The main cause of migraine is alternating constriction and dilation of the blood vessels in the brain. Migraine can be triggered by shock, anxiety, stress, low blood sugar, hormone fluctuations, depression, food  (especially chocolate)  and environmental allergies, overexertion, liver malfunction, constipation, changes in diet, climate or daily lifestyle.

Diet

  • Avoid all stimulants and artificial agents such as MSG and aspartame
  • Stay away from sugar, refined and processed food
  • Be aware of possible food and chemical sensitivities
  • Drink purified water; use chemical free and pH balanced household and skin products
  • Normalize your sleep patterns: in bed by 10pm and up by 7 am follows your natural circadian rhythms
  • Follow the hypoglycemic diet and eat between meals to stabilize blood sugar that may precipitate a migraine
  • Avoid refined salt and follow the acid alkaline balancing document
  • Avoid all fried foods
  • Eliminate pasteurized dairy and avoid all cheeses that contain tyramine
  • Avoid all artificial color and preservatives and stay away from alcohol and stimulants

The Glutamate Connection to Migraines

See the diagram here to understand the glutamate connection to migraines.
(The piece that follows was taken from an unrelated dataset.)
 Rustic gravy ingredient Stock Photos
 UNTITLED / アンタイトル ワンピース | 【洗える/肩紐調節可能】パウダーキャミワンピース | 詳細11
Essentially, an excitatory response can occur staring with high estrogen and low progesterone, or possibly low testosterone in men. If your diet is high foods/drinks that increase glutamate levels (coffee, sugar, wheat, grain-fed meat, beer) while being low in vitamin C, b-vitamins, magnesium, zinc, progesterone in women or testosterone in men, this creates an excitatory response in the brain. This process is connected to many other health disorders as outlined in the diagram.

Supplementation

1. B-complex Plus

If migraines are hormonally triggered, b-complex helps normalize estrogen. 

2. C-Salts Buffered Vitamin C

Vitamin C produces GABA to lower glutamate levels. Vitamin C is heavily concentrated in the brain, and plays a major role in keeping inflammation down.

3. Magnesium Glycinate

Magnesium helps prevent high calcium levels the lead to the excitatory response and releases muscle tension.

4. Zinc Picolinate

Zinc prevents high copper levels, preventing constriction.